I'm trying to extract forum posts (message2) while getting rid of the blockquote (message1). Here is the HTML (post content modified/simplified):
<div class="cPost_contentWrap ipsPad">
<div data-controller="core.front.core.lightboxedImages" class="ipsType_normal ipsType_richText ipsContained" itemprop="text" data-role="commentContent">
<blockquote data-ipsquote-contentclass="forums_Topic" data-ipsquote-contentid="40244" data-ipsquote-contenttype="forums" data-ipsquote-contentapp="forums" data-cite="aries_gurl" data-ipsquote-username="aries_gurl" data-ipsquote-contentcommentid="584324" class="ipsQuote" data-ipsquote="">
<div>
(message1)
</div>
</blockquote>
<p>(message2)</p>
</div>
I am trying with the following XPath query:
//div[@class="ipsType_normal ipsType_richText ipsContained"]/p[not(@class="ipsQuote")]

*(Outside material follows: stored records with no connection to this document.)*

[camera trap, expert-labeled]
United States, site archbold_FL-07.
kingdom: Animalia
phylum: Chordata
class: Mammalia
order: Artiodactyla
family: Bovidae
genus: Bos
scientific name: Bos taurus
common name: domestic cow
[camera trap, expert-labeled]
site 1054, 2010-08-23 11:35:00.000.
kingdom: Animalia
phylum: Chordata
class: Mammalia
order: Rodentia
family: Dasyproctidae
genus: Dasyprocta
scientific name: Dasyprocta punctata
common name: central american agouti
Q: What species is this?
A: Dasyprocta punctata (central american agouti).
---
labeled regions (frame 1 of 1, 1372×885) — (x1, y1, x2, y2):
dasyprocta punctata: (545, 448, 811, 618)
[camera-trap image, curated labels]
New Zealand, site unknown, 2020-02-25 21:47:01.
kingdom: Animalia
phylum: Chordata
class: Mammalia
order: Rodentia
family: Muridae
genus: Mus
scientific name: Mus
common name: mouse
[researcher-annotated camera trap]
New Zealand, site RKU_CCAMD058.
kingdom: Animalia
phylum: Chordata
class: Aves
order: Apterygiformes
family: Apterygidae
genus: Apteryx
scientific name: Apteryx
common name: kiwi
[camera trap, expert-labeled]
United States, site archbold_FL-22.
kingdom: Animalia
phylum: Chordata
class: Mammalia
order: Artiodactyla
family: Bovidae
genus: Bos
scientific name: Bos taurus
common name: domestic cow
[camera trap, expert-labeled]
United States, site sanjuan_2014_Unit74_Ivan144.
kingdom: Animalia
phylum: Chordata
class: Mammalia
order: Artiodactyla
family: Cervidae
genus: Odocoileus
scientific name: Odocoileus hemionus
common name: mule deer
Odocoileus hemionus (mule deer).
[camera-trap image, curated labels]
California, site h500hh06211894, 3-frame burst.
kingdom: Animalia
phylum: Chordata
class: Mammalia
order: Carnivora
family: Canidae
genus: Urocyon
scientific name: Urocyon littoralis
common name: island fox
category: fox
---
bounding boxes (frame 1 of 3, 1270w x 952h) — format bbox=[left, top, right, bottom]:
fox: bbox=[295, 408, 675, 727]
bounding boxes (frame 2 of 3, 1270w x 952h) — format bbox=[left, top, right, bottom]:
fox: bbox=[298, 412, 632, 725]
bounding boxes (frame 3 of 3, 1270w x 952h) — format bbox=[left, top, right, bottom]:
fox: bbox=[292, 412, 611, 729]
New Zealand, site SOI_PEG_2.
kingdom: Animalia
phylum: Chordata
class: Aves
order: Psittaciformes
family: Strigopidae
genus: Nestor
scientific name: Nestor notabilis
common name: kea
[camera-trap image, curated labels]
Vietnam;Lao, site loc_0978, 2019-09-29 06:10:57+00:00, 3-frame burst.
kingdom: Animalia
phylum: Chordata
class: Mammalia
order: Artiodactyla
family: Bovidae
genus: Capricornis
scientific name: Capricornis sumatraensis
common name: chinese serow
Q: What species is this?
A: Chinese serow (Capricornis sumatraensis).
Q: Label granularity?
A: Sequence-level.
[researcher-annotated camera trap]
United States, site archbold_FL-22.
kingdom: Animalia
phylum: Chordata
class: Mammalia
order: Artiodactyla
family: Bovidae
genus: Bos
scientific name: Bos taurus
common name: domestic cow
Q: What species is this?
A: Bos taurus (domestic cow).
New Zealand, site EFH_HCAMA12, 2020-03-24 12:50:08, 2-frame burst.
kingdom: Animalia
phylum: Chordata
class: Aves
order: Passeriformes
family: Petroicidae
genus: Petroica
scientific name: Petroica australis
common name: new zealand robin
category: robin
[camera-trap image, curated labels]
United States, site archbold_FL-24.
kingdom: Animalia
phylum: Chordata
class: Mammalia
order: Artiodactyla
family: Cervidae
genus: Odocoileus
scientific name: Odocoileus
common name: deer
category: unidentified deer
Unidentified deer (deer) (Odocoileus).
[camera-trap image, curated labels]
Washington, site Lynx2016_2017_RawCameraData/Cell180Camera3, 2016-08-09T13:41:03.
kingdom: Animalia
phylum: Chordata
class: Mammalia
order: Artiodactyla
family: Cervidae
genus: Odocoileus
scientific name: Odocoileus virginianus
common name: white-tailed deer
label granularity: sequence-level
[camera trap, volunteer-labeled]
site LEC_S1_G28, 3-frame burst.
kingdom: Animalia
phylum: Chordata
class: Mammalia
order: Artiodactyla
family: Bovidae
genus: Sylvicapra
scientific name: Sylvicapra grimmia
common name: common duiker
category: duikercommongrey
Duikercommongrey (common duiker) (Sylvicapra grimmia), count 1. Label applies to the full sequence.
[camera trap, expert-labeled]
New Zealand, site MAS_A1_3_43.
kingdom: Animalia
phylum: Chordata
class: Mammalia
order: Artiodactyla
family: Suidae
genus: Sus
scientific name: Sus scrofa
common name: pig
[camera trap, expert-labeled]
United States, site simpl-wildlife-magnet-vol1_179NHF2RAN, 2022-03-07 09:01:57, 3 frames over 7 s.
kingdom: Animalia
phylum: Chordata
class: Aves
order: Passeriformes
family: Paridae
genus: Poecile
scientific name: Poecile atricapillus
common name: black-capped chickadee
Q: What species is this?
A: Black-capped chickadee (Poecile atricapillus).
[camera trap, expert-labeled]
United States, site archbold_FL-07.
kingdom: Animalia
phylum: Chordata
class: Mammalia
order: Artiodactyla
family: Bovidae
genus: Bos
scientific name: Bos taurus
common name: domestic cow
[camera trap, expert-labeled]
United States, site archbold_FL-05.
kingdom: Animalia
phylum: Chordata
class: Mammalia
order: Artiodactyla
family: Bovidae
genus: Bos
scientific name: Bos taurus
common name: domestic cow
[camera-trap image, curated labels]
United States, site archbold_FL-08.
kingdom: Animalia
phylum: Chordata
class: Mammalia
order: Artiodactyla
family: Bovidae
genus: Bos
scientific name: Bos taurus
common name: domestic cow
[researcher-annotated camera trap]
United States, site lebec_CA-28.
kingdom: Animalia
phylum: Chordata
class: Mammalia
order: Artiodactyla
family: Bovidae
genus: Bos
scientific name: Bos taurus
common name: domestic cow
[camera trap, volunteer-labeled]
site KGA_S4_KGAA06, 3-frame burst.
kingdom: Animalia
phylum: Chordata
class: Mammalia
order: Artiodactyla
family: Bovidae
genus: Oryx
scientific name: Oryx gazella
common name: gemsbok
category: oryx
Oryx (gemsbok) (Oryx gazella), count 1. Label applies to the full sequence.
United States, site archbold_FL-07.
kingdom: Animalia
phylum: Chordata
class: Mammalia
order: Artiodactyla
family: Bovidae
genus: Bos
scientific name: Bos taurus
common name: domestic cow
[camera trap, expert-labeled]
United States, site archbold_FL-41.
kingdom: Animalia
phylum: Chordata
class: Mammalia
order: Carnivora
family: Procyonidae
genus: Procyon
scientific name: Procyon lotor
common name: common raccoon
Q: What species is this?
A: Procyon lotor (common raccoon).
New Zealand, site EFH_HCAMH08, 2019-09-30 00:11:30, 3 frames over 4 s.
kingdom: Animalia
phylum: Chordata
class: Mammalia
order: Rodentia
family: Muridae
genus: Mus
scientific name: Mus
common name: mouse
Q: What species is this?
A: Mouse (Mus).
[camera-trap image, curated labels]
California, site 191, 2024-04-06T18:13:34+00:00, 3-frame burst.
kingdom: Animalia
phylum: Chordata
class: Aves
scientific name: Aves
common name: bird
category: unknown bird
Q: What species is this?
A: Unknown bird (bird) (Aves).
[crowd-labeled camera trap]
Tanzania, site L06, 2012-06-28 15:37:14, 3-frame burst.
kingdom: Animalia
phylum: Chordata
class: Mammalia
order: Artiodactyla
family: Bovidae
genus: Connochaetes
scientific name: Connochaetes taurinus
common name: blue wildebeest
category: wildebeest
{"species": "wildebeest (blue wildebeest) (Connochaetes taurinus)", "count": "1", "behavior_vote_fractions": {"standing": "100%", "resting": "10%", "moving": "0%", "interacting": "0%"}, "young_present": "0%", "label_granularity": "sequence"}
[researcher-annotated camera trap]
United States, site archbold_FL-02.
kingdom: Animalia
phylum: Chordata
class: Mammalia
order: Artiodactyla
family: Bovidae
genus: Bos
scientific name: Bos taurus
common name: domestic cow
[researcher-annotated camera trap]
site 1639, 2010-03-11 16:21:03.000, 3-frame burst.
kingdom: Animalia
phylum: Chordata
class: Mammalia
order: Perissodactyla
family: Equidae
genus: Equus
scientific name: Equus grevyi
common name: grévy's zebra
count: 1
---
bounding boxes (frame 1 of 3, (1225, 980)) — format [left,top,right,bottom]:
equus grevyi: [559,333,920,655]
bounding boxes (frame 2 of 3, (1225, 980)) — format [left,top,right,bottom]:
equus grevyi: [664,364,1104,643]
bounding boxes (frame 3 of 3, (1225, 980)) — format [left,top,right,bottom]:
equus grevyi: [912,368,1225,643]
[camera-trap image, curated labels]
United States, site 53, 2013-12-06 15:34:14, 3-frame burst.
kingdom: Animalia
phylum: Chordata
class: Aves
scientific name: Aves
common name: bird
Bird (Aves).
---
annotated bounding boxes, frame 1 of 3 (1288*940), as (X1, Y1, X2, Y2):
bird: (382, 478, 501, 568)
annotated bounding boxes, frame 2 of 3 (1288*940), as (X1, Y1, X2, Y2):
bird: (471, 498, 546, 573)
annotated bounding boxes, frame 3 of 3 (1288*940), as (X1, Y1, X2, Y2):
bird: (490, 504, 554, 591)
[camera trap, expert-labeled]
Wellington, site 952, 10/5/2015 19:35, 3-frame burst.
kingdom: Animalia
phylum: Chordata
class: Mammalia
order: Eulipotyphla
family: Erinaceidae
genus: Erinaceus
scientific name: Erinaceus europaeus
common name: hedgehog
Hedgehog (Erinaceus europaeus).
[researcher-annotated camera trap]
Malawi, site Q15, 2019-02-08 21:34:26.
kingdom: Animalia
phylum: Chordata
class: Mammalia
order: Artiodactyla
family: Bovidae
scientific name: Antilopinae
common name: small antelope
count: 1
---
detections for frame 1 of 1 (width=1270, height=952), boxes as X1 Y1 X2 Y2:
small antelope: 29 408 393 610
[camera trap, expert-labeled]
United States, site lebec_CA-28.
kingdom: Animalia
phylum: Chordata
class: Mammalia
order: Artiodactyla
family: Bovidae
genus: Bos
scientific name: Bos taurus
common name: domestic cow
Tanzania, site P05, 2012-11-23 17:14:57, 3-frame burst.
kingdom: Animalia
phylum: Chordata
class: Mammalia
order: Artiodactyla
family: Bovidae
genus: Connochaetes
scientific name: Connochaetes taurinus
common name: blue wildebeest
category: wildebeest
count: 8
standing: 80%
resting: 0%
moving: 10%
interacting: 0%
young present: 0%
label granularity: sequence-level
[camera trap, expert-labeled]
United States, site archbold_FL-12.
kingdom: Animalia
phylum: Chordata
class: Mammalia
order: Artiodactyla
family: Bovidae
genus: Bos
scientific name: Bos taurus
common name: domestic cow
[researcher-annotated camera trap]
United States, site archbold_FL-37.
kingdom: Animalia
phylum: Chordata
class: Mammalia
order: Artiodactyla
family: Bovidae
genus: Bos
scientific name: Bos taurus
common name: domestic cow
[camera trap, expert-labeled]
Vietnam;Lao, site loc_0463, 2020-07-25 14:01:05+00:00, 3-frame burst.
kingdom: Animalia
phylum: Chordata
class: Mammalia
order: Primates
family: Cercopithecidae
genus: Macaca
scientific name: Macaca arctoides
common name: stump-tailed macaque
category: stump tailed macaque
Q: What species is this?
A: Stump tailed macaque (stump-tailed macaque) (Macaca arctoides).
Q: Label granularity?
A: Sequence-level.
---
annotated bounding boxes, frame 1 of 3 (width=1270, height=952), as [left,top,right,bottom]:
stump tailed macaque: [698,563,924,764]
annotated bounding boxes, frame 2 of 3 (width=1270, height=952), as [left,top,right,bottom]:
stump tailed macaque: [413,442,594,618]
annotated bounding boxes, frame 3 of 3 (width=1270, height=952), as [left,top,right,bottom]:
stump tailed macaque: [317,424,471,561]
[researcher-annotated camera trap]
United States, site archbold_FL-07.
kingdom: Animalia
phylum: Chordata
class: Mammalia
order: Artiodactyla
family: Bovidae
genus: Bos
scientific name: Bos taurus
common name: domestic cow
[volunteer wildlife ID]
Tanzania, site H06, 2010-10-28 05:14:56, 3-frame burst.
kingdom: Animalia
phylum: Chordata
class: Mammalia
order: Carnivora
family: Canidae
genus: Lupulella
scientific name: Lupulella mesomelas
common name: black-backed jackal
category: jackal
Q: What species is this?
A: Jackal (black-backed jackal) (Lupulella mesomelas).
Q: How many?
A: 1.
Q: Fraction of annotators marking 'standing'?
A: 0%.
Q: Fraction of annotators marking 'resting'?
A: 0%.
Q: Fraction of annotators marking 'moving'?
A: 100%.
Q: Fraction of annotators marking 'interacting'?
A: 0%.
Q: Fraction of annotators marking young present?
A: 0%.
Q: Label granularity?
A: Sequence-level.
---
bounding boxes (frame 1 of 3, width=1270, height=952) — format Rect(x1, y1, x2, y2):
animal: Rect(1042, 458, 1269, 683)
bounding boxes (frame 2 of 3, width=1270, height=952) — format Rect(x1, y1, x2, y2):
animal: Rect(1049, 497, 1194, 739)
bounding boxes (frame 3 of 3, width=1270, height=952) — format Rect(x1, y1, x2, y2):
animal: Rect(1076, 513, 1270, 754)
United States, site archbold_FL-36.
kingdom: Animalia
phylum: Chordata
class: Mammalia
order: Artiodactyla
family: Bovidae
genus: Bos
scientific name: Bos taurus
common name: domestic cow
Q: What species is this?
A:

For some reason, however, this query returns all subsequent posts under the same case rather than just the current node -so, taking the above as a reference, the returned results would be: message2 message2 message2 message2, and so on (total N of messages).
Is there a way I can get one message at a time? Thank you!
Is there a way I can get one message at a time?
Yes ;) use:
(//div[@class="ipsType_normal ipsType_richText ipsContained"]/p[not(@class="ipsQuote")])[1]
for the first one. And [n] with n=1..x for the others.